Récit -

Le juge ordonna de jeter Isaac en prison et déféra immédiatement sa cause au roi. Celui-ci, furieux et presque effrayé à la vue de ces audacieuses accusations, rendit un édit cruel qui condamnait à mort quiconque insulterait le prophète, auteur de la foi musulmane. Le serviteur de Dieu fut donc condamné à mort et décapité; puis on le suspendit les pieds en haut à un poteau planté sur l'autre rive du fleuve, afin que cette exécution servît d'exemple à tous les chrétiens de Cordoue. Ceci se passait en la 889 e année de l'ère espagnole, le troisième des nones de juin, et la 4 e férie. Quelques jours après on brûla son corps avec ceux des moines qui suivirent son exemple et furent exécutés; puis on jeta leurs cendres dans le fleuve.
Cinq jours après le martyre du bienheureux Isaac, le 7 des ides de juin qui tombait un dimanche, un prêtre du monastère de Tabenne, s'étant étendu sur le lit après avoir célébré le saint sacrifice de la liturgie, s'endormit un moment et eut un songe dans lequel il vit un jeune homme d'une beauté remarquable qui venait de l'Orient et portait à la main un parchemin de toute beauté. Le prêtre prit la feuille des mains de l'enfant, et y lut les paroles suivantes : «De même que notre père Abraham a offert à Dieu son fils Isaac en sacrifice; de même saint Isaac vient d'offrir pour ses frères un sacrifice en la présence de Dieu.» Aussitôt arriva un habitant de Cordoue annonçant que le bienheureux Isaac venait de subir le martyre par la grâce de notre Seigneur Jésus Christ et que beaucoup de chrétiens, entraînés par son exemple, avaient semblablement enduré la mort.

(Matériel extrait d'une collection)
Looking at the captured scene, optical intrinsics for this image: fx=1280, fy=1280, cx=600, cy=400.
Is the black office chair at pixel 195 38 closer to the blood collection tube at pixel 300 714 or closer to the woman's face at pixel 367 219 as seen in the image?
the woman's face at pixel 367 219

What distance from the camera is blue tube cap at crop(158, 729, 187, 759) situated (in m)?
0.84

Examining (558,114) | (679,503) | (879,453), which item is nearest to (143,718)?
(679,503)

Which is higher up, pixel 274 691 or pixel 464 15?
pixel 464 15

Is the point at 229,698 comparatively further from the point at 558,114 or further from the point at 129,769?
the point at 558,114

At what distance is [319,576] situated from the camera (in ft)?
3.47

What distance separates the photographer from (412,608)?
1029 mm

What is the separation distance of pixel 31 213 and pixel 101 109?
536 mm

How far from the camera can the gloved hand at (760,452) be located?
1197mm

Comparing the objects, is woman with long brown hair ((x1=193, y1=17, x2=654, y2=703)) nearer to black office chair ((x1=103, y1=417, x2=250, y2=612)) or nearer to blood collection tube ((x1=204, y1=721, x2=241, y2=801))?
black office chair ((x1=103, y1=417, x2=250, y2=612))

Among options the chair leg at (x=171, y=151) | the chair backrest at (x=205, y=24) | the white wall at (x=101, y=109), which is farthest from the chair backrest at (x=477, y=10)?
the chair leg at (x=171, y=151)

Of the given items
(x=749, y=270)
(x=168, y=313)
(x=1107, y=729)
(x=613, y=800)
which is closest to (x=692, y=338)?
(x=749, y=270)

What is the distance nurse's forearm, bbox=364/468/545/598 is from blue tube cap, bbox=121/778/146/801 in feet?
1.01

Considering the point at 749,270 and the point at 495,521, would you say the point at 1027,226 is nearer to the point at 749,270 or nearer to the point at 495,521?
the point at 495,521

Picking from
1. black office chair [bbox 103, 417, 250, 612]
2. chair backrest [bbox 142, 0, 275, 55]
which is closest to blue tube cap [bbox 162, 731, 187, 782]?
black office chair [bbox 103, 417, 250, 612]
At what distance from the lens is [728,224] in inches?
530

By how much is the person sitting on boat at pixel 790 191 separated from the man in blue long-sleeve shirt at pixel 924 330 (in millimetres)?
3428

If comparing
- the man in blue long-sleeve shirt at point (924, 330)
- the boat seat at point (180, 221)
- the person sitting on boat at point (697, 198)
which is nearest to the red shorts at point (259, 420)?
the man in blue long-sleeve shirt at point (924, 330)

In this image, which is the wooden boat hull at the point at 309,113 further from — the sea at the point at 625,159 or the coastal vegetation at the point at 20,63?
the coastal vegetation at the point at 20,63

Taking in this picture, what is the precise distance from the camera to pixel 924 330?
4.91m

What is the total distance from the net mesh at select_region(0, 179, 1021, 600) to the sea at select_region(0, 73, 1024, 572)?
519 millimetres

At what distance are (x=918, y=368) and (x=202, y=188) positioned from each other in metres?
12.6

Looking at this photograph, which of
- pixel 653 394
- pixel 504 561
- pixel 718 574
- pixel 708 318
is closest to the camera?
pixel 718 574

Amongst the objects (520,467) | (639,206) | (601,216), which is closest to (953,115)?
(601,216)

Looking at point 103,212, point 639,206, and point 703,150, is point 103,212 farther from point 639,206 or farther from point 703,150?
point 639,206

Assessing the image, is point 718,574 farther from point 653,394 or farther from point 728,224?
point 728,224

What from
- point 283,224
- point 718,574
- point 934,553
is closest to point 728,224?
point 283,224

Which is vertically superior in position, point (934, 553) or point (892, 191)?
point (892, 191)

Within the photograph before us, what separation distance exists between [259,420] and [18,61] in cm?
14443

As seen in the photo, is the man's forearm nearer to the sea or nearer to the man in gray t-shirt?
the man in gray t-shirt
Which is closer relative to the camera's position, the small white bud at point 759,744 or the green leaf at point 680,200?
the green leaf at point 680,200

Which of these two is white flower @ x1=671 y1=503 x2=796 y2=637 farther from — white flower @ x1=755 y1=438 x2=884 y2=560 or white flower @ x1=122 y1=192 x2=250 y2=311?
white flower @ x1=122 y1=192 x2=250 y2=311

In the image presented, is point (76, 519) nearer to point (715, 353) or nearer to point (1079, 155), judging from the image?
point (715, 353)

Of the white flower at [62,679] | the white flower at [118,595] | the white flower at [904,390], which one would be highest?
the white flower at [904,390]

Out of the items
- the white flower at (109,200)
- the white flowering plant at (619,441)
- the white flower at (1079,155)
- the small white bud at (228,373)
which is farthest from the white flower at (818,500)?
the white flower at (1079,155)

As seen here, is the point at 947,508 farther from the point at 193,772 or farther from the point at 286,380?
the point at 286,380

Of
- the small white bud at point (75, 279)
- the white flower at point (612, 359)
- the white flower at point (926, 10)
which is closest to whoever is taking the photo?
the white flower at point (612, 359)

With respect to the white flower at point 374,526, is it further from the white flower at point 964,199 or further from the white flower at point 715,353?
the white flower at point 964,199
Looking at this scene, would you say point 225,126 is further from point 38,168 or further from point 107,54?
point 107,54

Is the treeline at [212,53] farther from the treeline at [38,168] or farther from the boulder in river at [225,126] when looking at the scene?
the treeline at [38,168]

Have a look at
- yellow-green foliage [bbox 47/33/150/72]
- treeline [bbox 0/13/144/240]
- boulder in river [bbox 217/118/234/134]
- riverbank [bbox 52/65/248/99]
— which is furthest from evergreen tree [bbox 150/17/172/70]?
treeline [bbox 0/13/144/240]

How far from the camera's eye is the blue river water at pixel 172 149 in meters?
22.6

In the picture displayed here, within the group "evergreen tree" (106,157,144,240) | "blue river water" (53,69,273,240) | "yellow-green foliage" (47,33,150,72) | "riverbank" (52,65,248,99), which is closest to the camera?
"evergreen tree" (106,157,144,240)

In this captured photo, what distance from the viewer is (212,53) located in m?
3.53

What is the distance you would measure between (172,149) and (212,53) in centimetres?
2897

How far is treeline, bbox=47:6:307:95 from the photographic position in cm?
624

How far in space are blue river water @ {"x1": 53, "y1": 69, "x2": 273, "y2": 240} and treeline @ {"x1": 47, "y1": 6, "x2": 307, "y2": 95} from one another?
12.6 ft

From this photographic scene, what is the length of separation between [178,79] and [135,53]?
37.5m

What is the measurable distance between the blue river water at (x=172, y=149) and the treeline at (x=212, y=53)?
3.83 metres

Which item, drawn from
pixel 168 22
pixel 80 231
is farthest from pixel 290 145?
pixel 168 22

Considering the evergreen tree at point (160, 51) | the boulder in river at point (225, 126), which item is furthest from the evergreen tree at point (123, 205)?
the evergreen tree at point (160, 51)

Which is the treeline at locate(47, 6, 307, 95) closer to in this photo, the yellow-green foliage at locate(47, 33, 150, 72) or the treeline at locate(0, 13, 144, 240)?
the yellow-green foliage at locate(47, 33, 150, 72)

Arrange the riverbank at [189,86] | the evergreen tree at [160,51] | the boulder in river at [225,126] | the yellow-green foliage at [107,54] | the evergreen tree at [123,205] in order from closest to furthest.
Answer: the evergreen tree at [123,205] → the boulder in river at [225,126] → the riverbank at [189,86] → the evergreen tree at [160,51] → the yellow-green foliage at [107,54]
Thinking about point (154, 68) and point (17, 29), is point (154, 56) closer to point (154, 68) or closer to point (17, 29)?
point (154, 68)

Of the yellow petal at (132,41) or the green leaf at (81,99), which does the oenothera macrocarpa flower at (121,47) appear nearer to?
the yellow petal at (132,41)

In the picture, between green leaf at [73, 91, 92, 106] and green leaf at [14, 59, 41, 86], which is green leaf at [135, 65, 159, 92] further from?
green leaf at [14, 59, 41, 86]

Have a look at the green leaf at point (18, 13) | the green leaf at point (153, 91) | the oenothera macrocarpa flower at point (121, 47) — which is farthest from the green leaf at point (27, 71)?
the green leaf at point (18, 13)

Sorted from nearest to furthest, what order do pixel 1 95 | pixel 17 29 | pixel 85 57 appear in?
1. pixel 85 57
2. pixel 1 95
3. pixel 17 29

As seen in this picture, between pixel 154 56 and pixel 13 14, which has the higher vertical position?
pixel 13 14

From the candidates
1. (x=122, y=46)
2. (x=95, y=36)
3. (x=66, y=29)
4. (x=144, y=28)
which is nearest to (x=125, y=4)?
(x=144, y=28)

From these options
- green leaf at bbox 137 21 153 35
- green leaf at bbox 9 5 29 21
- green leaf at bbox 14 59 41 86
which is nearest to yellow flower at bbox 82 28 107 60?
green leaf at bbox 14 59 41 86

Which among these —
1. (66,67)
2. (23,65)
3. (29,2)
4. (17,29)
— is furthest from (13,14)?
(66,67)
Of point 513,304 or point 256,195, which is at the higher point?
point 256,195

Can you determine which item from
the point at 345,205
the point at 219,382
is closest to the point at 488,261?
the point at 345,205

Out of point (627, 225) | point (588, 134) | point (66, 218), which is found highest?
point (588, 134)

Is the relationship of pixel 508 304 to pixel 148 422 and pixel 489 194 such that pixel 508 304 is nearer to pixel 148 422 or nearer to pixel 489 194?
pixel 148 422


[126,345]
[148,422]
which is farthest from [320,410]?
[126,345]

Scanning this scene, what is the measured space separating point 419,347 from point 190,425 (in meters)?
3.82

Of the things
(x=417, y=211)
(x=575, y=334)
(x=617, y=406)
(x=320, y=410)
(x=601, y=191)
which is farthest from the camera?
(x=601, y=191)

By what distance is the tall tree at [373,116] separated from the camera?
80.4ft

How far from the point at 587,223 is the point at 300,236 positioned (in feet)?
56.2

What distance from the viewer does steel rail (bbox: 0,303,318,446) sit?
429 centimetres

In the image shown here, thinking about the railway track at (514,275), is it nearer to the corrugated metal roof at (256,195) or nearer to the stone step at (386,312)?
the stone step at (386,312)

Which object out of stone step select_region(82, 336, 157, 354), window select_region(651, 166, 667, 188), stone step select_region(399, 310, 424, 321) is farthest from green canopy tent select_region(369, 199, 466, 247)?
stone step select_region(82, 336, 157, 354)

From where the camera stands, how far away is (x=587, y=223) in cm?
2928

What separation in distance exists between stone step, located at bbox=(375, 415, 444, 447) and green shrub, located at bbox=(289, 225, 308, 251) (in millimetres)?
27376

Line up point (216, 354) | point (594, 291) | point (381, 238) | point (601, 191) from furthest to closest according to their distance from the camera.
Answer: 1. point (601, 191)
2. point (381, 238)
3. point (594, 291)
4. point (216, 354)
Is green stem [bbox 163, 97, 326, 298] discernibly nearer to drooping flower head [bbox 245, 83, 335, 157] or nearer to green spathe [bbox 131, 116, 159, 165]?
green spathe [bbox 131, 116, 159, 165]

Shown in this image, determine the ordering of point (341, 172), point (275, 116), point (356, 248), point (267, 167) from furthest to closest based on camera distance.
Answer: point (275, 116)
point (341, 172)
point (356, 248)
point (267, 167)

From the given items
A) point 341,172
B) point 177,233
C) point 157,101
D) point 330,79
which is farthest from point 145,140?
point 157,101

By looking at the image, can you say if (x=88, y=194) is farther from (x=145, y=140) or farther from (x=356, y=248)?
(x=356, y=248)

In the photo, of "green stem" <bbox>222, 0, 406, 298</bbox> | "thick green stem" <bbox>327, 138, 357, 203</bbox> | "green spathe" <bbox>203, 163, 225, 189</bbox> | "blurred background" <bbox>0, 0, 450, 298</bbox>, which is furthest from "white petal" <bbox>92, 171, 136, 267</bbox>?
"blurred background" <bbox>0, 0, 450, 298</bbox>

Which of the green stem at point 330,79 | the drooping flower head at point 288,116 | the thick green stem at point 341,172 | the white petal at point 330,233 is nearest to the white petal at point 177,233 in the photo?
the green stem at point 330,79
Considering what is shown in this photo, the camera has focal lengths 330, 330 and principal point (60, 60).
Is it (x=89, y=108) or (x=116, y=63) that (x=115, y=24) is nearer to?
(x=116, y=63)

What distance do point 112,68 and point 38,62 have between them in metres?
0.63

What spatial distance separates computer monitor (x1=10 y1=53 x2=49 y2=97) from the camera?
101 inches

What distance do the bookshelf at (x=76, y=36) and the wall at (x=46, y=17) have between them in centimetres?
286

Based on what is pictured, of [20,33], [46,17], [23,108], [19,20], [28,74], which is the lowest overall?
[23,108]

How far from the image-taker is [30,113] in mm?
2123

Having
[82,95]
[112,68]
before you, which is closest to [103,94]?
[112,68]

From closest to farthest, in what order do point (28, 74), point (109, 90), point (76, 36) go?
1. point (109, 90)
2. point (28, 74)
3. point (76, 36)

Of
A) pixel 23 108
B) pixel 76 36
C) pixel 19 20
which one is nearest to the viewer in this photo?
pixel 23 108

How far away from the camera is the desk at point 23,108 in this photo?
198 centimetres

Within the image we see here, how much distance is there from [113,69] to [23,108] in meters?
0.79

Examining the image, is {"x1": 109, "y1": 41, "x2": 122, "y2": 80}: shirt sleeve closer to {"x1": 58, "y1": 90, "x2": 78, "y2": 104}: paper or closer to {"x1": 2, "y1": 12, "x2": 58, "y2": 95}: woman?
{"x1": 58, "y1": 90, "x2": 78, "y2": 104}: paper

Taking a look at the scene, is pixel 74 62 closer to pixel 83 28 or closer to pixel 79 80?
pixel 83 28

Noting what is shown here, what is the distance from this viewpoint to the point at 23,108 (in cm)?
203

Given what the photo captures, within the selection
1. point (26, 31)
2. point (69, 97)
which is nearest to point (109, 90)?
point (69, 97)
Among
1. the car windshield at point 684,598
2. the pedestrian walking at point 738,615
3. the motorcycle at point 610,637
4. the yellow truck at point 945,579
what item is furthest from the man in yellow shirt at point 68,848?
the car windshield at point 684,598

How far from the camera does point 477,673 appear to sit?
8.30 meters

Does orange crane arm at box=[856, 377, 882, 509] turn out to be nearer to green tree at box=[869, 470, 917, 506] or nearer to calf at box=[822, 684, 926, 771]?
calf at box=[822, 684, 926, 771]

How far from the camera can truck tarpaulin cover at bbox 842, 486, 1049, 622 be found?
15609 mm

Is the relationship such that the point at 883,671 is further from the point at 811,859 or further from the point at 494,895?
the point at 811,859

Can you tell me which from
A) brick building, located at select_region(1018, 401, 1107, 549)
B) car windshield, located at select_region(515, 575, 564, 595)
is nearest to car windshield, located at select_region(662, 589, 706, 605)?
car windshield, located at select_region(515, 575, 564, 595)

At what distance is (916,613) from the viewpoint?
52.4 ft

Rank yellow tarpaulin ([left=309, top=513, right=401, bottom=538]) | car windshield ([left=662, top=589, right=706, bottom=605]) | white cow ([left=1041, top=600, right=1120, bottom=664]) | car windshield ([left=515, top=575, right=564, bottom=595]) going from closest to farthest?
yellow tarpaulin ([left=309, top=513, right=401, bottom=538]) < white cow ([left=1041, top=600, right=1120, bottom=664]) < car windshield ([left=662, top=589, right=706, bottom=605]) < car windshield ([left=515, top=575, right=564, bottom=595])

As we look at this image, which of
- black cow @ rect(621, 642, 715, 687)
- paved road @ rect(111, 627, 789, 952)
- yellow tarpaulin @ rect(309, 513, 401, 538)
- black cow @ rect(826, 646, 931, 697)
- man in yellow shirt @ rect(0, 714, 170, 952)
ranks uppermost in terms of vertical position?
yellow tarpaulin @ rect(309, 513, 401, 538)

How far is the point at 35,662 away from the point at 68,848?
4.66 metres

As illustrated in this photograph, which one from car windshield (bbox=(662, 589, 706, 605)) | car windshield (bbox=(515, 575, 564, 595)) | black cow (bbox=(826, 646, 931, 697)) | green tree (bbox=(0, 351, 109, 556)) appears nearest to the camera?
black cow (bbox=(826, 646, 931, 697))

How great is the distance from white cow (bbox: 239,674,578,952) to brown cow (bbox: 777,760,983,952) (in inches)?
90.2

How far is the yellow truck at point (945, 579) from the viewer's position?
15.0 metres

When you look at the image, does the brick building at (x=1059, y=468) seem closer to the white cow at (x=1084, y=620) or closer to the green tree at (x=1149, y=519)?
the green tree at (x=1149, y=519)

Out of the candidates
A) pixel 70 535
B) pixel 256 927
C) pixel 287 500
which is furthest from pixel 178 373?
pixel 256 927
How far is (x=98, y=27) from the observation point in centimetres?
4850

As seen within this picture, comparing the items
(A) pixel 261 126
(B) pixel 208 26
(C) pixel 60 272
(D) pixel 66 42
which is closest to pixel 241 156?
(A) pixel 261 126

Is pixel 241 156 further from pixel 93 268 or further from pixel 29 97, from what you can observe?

Consignes -
(1) Recopiez fidèlement le passage du récit qui commence par « Le juge ordonna » et se termine par « dans le fleuve. ».
(2) Énumérez, dans l'ordre du premier paragraphe du récit, tout ce que l'on fit subir à Isaac puis à son corps.

Réponses -
(1)
Le juge ordonna de jeter Isaac en prison et déféra immédiatement sa cause au roi. Celui-ci, furieux et presque effrayé à la vue de ces audacieuses accusations, rendit un édit cruel qui condamnait à mort quiconque insulterait le prophète, auteur de la foi musulmane. Le serviteur de Dieu fut donc condamné à mort et décapité; puis on le suspendit les pieds en haut à un poteau planté sur l'autre rive du fleuve, afin que cette exécution servît d'exemple à tous les chrétiens de Cordoue. Ceci se passait en la 889 e année de l'ère espagnole, le troisième des nones de juin, et la 4 e férie. Quelques jours après on brûla son corps avec ceux des moines qui suivirent son exemple et furent exécutés; puis on jeta leurs cendres dans le fleuve.

(2)
1. Il est jeté en prison.
2. Il est condamné à mort.
3. Il est décapité.
4. Il est suspendu les pieds en haut à un poteau planté sur l'autre rive du fleuve.
5. Son corps est brûlé.
6. Ses cendres sont jetées dans le fleuve.